_Estratto del documento:_
Nel primo caso (propagazione per seme) si ottengono individui con caratteristiche proprie perché provengono dall’unione dei due gameti, maschile e femminile, portanti ognuno la metà del patrimonio genetico dei genitori.

Nel secondo caso (propagazione mediante una parte della pianta) il patrimonio genetico sarà uguale a quello della pianta da cui è stata prelevata la porzione vegetante, e l’individuo che si sviluppa sarà in tutto e per tutto simile alla pianta madre. In questo caso, non intervenendo i gameti, è meglio parlare, anziché di riproduzione, di moltiplicazione vegetativa.

Riproduzione (per seme)

Viene utilizzata raramente per ottenere piante da frutto. Il suo scopo è quello di produrre portinnesti o per attuare il miglioramento genetico ed è usata per le specie arboree ornamentali e forestali. Nel caso di produzione di portinnesti, è chiamata franco la piantina originata da seme che proviene dall’incrocio di piante coltivate. Quando invece il seme proviene da piante spontanee è meglio parlare di selvatico.

_Dati mostrati:_

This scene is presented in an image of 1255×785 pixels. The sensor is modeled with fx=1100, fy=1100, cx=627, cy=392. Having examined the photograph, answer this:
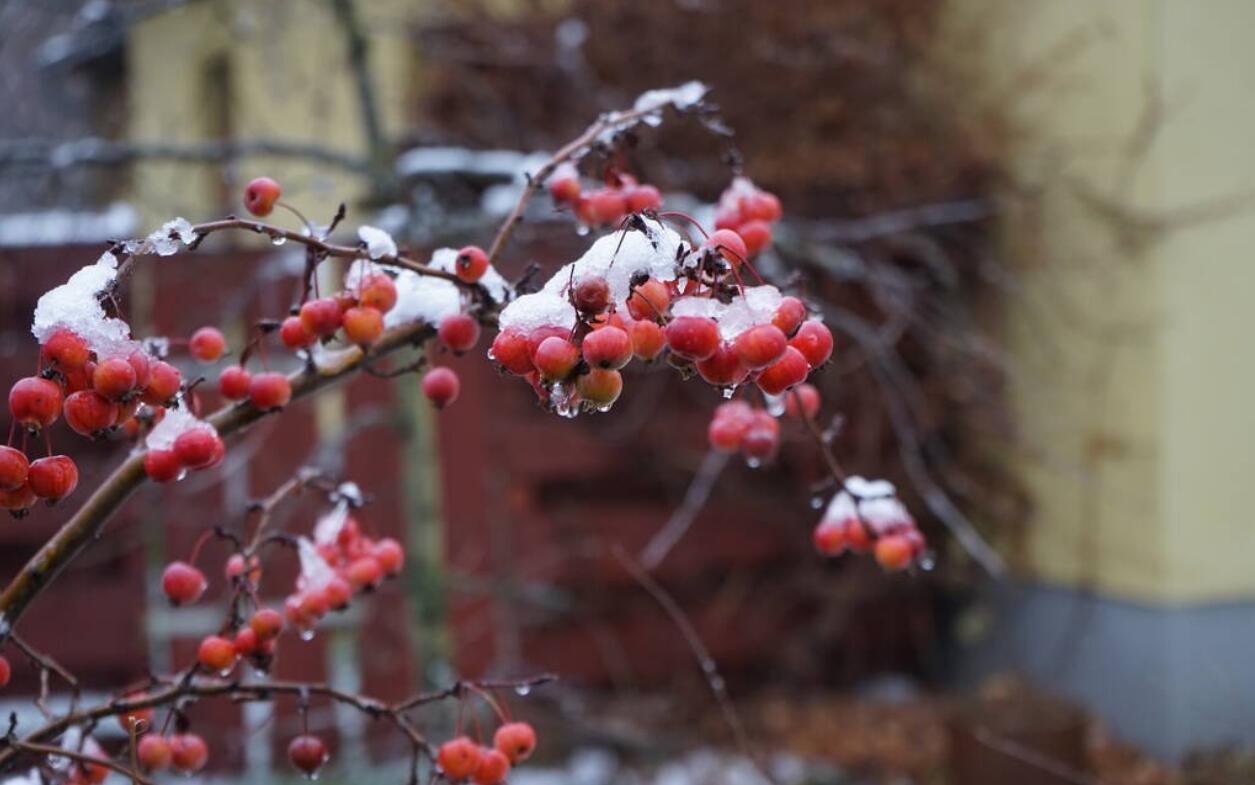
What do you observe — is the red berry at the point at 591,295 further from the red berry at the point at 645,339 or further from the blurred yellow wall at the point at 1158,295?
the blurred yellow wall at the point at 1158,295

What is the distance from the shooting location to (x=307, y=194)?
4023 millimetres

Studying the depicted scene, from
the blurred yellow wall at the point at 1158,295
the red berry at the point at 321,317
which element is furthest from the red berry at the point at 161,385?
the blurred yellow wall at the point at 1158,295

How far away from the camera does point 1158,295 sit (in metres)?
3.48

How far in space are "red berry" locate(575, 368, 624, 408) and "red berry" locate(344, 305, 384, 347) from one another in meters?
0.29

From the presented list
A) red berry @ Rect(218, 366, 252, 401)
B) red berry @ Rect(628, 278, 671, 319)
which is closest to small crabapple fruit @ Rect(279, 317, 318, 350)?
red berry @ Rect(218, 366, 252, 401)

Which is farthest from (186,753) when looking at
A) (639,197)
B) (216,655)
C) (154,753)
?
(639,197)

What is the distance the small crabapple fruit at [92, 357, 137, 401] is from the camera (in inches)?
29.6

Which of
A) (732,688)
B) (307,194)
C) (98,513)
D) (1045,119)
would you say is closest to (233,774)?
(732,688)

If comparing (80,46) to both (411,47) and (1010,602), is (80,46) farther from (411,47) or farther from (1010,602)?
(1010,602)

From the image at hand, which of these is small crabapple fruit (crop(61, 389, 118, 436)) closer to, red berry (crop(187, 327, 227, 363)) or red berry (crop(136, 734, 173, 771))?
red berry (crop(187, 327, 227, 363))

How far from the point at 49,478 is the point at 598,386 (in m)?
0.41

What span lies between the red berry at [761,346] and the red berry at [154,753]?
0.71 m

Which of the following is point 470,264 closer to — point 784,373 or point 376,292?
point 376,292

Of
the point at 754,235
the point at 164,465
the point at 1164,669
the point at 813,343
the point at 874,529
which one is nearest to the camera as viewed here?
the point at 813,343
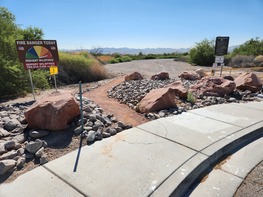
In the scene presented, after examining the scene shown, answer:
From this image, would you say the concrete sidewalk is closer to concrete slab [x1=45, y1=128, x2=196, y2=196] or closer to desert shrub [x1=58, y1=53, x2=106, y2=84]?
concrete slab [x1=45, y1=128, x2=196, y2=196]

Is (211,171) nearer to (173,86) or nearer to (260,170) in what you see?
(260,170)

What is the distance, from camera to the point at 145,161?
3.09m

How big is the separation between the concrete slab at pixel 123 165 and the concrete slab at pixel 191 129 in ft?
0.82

_Elenco compiti:_
1. Elenca tutti i termini a cui il testo sulla propagazione delle piante attribuisce un significato preciso.
2. Per favore, ripeti il passo del testo sulla propagazione delle piante: comincia dalle parole "Nel primo caso" e fermati dopo le parole "di moltiplicazione vegetativa.".
3. Nel testo sulla propagazione delle piante, quali scopi ha la riproduzione per seme?
I record non hanno alcun ruolo in questo lavoro.

_Risposte ai compiti:_
1.
moltiplicazione vegetativa
franco
selvatico

2.
Nel primo caso (propagazione per seme) si ottengono individui con caratteristiche proprie perché provengono dall’unione dei due gameti, maschile e femminile, portanti ognuno la metà del patrimonio genetico dei genitori.

Nel secondo caso (propagazione mediante una parte della pianta) il patrimonio genetico sarà uguale a quello della pianta da cui è stata prelevata la porzione vegetante, e l’individuo che si sviluppa sarà in tutto e per tutto simile alla pianta madre. In questo caso, non intervenendo i gameti, è meglio parlare, anziché di riproduzione, di moltiplicazione vegetativa.

3. Produrre portinnesti o attuare il miglioramento genetico.